Penelope Cruz is rapturous, luminescent and at the peak of her powerful career; she is totally captivating and believable as Lena, the sprite who inspires love and obsession. It is a magical performance. She seems much more comfortable in her native tongue; audiences often feel that the character is diminished by an accent. She proved audiences wrong in garnishing the academy award for best supporting actress in Vicky, Cristina,
I was emotionally ambushed from the first line. Without exception every character exudes humanness, flawed but genuine to the core. Mateo (aka Harry Caine) is given a depth of such magnitude by Lluis Homar that you empathize but not pity the man from the initial humorous moment.
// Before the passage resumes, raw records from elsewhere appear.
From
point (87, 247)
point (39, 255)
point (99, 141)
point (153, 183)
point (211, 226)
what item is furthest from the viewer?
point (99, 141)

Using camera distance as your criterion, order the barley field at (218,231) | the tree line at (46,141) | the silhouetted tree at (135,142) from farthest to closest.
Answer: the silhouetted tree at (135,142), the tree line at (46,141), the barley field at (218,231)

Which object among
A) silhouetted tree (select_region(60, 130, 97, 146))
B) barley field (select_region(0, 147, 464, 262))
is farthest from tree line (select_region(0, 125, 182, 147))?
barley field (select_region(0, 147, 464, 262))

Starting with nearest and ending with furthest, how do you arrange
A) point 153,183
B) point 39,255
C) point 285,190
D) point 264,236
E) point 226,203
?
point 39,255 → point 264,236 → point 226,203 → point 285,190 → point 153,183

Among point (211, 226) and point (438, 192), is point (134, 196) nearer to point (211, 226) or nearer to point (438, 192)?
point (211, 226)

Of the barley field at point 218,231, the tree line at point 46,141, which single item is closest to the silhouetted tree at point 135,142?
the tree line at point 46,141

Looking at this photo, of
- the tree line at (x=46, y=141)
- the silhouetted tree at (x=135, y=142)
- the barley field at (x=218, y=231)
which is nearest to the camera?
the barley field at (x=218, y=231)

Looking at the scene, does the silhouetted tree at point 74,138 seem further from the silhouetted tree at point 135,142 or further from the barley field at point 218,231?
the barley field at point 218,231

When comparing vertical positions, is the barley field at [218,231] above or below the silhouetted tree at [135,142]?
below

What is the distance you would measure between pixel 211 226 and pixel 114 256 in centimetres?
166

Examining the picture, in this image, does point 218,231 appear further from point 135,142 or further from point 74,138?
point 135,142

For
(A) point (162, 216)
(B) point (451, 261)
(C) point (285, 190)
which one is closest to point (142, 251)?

Blanca Portillo as Judit is outstanding, she possess and controls and dominates every scene she appears in. Watching her was heart rendering. She is the glue that holds the story together; her catharsis is revolutionary in its candidness.
The story is unveiled in a series of flashbacks over a fourteen year period. It involves a love triangle, jealousy, and lessons in human fragility. The intimate scenes are passionate but not lewd; even hilarious and fraught with levity. There was not a maudlin or manipulative moment in this spectacular film.
Ultimately it is Penelope Cruz who takes full ownership for the success and vitality of Broken Embraces. There is one fleeting moment when she passes a Matisse like painting and her beauty matches and surpasses the work of art.
Leaving I realized with rarefied and painful clarity that all embraces are ephemeral and doomed to be broken.
Caveat. For those of you who missed The Hurt Locker, it has been re-released. It is one of the best non-documentary war stories ever told. Kathryn Bigelow’s genius should be recognized by the Academy in the spring. It is a four star must see!